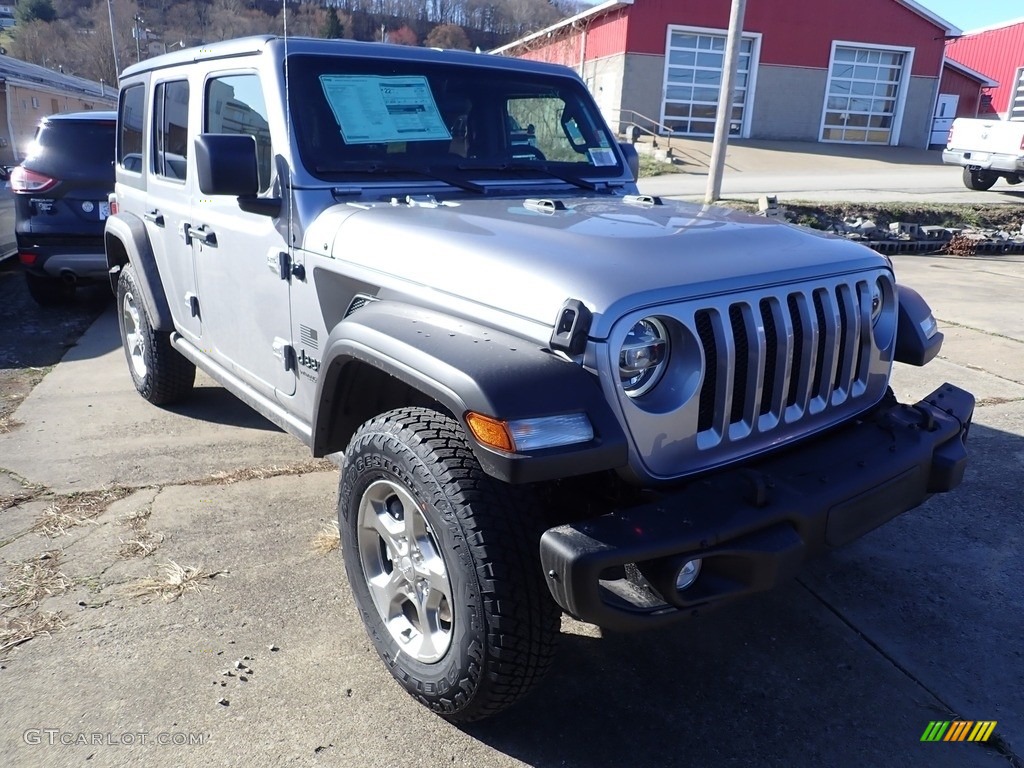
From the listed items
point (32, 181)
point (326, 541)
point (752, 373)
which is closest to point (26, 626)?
point (326, 541)

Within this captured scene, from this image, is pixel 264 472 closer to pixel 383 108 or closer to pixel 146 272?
pixel 146 272

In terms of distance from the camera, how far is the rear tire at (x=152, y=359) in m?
4.84

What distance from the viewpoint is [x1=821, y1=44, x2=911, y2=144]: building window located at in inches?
1068

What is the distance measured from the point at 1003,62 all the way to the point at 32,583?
40.1 metres

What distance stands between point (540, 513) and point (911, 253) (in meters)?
11.3

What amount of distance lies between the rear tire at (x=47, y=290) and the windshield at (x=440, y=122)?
5.36 metres

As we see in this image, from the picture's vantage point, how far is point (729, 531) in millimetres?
2074

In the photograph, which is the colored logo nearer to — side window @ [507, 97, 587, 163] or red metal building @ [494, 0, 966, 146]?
side window @ [507, 97, 587, 163]

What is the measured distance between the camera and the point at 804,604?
3156 millimetres

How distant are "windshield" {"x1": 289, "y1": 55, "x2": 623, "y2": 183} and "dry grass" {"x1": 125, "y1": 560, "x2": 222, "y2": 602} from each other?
5.42 feet

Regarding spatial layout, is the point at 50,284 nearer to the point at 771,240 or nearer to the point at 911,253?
the point at 771,240

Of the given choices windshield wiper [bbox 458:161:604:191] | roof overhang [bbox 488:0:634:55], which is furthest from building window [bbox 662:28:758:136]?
windshield wiper [bbox 458:161:604:191]

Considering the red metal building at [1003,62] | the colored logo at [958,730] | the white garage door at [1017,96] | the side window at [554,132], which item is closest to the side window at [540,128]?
the side window at [554,132]

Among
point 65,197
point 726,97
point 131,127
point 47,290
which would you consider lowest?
point 47,290
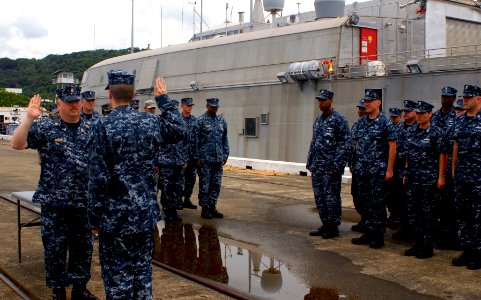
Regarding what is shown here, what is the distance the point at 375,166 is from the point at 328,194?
72 cm

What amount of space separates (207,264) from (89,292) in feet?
4.84

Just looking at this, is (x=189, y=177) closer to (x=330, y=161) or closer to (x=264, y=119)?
(x=330, y=161)

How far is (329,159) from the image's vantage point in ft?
21.3

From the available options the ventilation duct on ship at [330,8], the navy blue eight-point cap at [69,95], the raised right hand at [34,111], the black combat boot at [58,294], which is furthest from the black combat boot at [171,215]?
the ventilation duct on ship at [330,8]

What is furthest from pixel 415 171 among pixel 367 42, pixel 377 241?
pixel 367 42

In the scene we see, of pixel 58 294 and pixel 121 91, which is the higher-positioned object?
pixel 121 91

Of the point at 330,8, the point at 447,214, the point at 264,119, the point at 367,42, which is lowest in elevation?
the point at 447,214

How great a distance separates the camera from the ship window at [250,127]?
1916 centimetres

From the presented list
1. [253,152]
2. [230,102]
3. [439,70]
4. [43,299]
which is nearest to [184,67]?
[230,102]

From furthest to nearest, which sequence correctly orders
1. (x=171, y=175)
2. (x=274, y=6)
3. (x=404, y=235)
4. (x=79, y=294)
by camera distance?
1. (x=274, y=6)
2. (x=171, y=175)
3. (x=404, y=235)
4. (x=79, y=294)

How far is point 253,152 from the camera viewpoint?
19.1 metres

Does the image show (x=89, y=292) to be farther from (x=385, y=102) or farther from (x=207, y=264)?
(x=385, y=102)

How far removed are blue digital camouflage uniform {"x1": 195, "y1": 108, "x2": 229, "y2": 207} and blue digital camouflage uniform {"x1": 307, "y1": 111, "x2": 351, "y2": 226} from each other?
1802 millimetres

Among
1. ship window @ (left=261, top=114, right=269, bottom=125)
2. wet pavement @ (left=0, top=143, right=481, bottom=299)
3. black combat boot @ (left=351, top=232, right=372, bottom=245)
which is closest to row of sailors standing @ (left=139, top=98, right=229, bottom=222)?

··········

WHAT NEEDS TO BE DONE
Rewrite everything from the line containing "How great a" down to the line containing "19.1 metres", requests included. In the answers only, multiply every number, coordinates and distances alike, by 0.35 and round each to as many decimal places as it originally had, with halves rounding up.

OUTPUT BELOW
How great a distance separates the camera from the ship window at [250,127]?
671 centimetres

From the presented list
1. [253,152]
2. [230,102]
3. [439,70]
4. [43,299]
which is nearest to [184,67]?
[81,36]

From furthest to nearest, which sequence correctly orders
1. (x=171, y=175)
2. (x=274, y=6)
3. (x=404, y=235)
4. (x=79, y=294)
by camera distance?
0. (x=96, y=2)
1. (x=60, y=61)
1. (x=141, y=82)
1. (x=28, y=103)

How far is point 253,152 from the camera viewpoint?
6.7 metres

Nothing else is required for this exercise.